*PROBLEM REQUIREMENTS*. Below are some records. Write out the line that contains "Top 25 Music" and all lines after it, exactly, but not the pictures.

━━━━━━━━━━━━━━━━━━━━━━━━━━━━━━

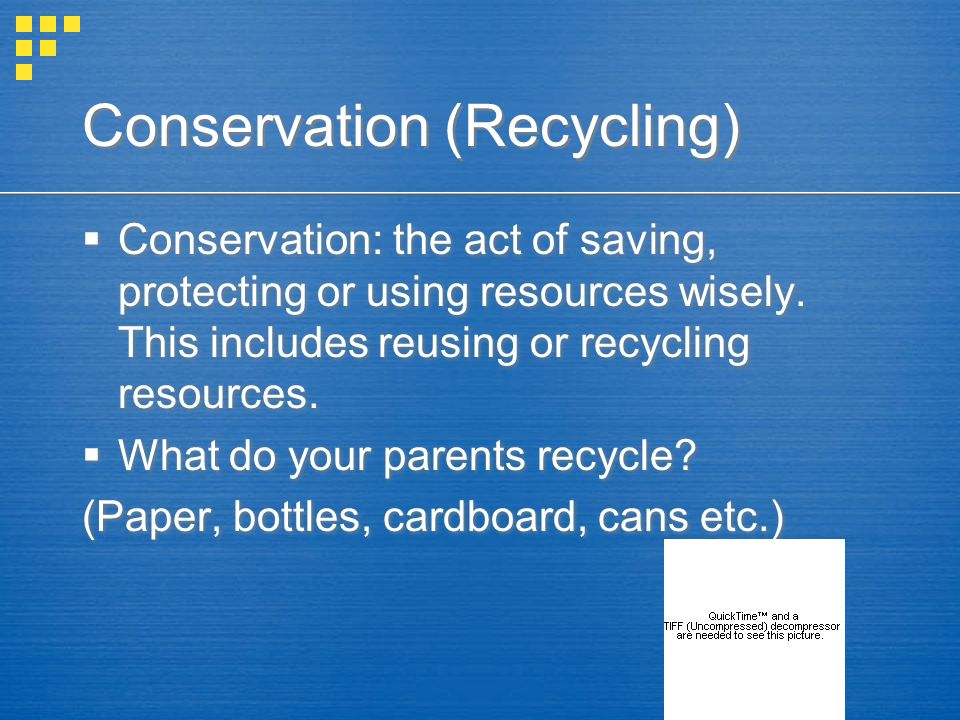 Conservation (Recycling)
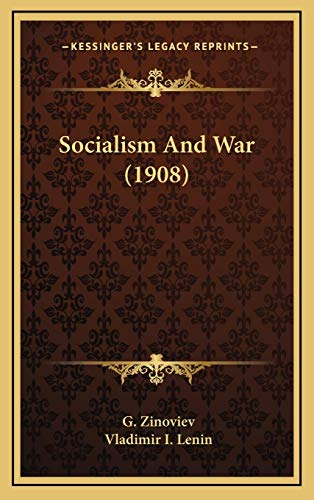 9781168681829: Socialism And War (1908)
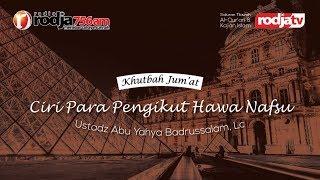 Download Video Khutbah Jum'at : Ciri Para Pengikut Hawa Nafsu l Ustadz Abu Yahya Badrusalam, Lc. MP3 3GP MP4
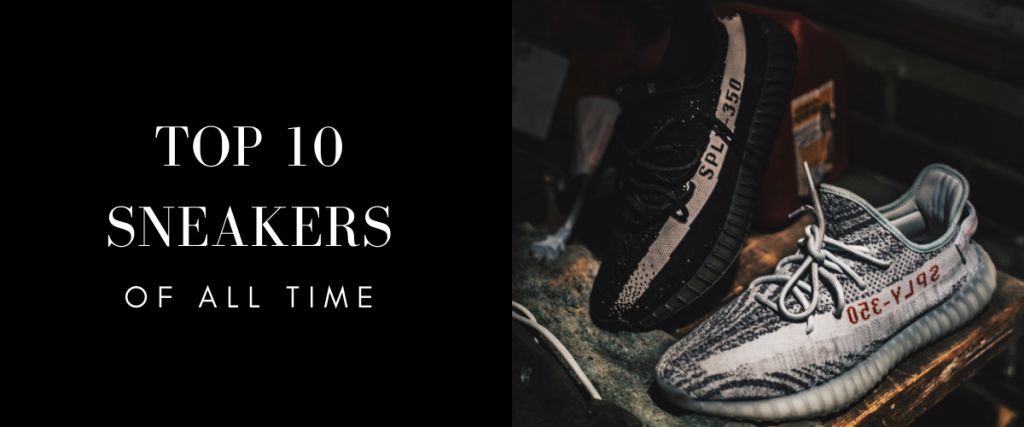 The 10 Top Sneakers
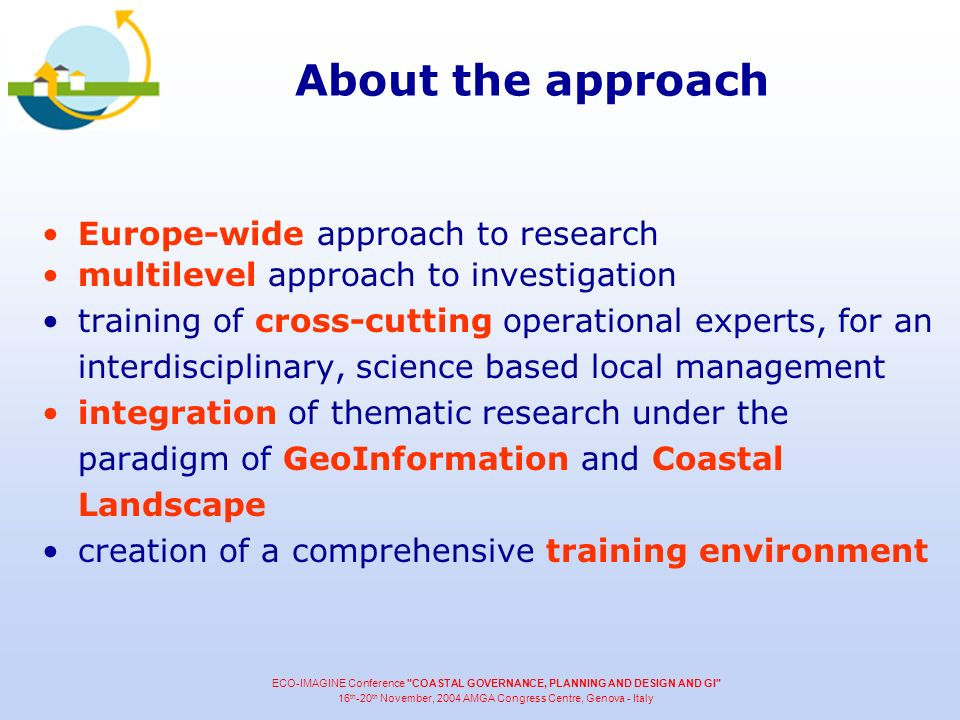 About the approach Europe-wide approach to research multilevel approach to investigation training of cross-cutting operational experts, for an interdisciplinary, science based local management integration of thematic research under the paradigm of GeoInformation and Coastal Landscape creation of a comprehensive training environment ECO-IMAGINE Conference COASTAL GOVERNANCE, PLANNING AND DESIGN AND GI 16 th -20 th November, 2004 AMGA Congress Centre, Genova - Italy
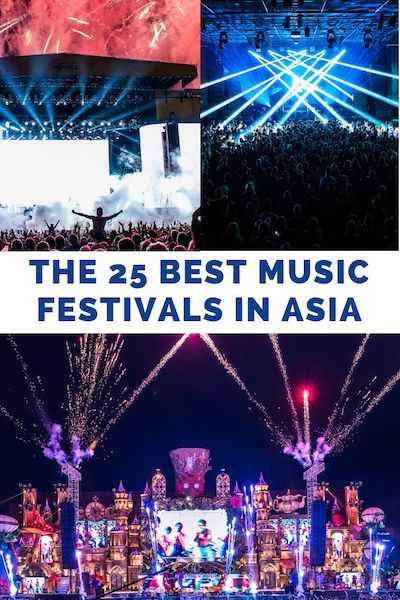 Top 25 Music Festivals In Asia To Experience This Year 2020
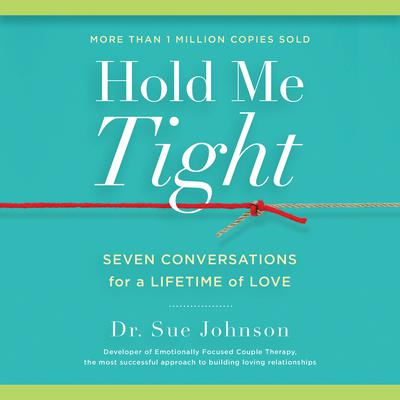 Hold Me Tight: Seven Conversations for a Lifetime of Love Audiobook, by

━━━━━━━━━━━━━━━━━━━━━━━━━━━━━━

*ANSWER SECTION*.
 Top 25 Music Festivals In Asia To Experience This Year 2020
 Hold Me Tight: Seven Conversations for a Lifetime of Love Audiobook, by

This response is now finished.